Glycosylation affects the physical properties of proteins in a number of ways including solubility and aggregation behavior. To elucidate the mechanism underlying these effects, we have measured second virial coefficients ( A 2 ) of the heavily glycosylated pheniophora lycii phytase (Phy) and its enzymatically deglycosylated counterpart (dgPhy) in native and in denatured form by means of small angle x-ray scattering. The measured A 2-values show that the native forms of Phy and dgPhy are equally repulsive at the studied pH 8 where A 2 equals 10.9 ± 0.1 × 10 4 mL mol g −2. However, when thermally denatured, the A 2 of dgPhy decreases to 9.0 ± 0.2 × 10 4 mL mol g −2 whereas it remained unchanged for Phy. In accord with earlier investigations, the p( r) -function measured here suggested that the glycans did not affect the peptide structure of the native protein.

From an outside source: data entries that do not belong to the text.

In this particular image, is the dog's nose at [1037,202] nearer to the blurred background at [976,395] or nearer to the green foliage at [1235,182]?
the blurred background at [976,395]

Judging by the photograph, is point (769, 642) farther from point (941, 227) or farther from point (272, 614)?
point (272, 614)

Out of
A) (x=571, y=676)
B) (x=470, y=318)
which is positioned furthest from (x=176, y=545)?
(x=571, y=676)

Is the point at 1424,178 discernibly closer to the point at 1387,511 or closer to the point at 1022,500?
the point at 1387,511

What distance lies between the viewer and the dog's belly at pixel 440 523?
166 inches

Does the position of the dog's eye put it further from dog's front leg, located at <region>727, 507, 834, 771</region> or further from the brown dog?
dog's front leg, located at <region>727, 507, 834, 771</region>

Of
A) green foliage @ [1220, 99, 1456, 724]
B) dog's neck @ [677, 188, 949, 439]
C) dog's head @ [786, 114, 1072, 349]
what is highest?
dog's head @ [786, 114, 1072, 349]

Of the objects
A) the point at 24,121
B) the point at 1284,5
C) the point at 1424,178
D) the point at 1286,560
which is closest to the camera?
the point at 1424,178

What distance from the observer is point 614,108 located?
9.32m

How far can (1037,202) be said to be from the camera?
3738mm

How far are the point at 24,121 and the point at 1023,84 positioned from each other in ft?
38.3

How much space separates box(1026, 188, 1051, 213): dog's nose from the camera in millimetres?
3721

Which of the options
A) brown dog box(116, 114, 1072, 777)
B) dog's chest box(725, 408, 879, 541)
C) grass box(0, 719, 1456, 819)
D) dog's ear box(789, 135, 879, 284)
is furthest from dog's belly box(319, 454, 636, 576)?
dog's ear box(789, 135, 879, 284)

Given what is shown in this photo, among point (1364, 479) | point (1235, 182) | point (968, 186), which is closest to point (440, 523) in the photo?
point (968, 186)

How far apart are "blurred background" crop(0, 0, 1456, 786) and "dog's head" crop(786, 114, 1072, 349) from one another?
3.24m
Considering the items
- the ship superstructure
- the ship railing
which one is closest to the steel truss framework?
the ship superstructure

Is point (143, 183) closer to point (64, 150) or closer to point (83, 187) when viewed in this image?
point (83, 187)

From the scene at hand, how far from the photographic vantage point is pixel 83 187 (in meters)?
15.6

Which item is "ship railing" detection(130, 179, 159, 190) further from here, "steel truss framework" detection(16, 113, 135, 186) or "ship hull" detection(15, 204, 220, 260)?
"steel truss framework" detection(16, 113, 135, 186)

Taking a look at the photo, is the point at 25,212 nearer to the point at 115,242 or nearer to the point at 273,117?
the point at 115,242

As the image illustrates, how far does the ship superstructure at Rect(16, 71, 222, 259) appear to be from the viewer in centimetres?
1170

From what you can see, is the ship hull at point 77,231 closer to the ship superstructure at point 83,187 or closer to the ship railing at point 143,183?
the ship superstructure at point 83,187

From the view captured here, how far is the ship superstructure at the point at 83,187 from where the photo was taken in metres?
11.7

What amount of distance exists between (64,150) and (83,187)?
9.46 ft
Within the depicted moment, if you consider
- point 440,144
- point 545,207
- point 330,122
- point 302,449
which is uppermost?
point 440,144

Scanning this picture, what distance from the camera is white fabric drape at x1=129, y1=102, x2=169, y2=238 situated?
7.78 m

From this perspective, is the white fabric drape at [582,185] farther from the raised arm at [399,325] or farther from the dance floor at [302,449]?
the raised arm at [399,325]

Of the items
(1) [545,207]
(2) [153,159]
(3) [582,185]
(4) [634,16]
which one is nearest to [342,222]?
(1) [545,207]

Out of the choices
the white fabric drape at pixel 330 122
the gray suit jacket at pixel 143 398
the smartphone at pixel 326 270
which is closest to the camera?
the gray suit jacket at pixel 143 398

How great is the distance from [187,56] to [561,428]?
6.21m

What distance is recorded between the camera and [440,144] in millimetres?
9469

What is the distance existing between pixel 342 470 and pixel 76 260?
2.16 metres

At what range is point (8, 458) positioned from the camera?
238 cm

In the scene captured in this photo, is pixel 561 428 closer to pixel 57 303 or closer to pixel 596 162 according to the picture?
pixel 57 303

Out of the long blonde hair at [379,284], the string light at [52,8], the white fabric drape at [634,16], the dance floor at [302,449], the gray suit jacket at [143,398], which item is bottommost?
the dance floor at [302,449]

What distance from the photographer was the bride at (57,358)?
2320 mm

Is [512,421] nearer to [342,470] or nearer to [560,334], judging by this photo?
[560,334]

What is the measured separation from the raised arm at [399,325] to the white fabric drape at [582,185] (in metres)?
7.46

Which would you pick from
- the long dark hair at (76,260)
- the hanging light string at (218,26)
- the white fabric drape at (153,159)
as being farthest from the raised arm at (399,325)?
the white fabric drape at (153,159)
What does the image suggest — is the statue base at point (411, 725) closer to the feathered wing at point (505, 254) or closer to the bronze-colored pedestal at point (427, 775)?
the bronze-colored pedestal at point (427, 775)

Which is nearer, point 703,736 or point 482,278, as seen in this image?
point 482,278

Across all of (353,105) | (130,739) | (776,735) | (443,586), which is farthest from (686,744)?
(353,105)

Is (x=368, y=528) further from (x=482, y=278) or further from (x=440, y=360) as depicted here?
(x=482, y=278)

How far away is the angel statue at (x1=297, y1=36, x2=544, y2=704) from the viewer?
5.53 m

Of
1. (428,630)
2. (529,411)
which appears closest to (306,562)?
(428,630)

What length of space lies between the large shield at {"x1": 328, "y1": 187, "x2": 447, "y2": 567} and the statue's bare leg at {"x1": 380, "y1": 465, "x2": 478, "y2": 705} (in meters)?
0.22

Conversely, glycosylation markedly changed the structure of thermally denatured protein. This was evident from the radius of gyration, which increased by 32% for Phy and only 11% for dgPhy on denaturation. We suggest that this expanding effect of the glycans on the denatured protein conformation relies on steric hindrance that limits the range of torsion angles available to the polypeptide.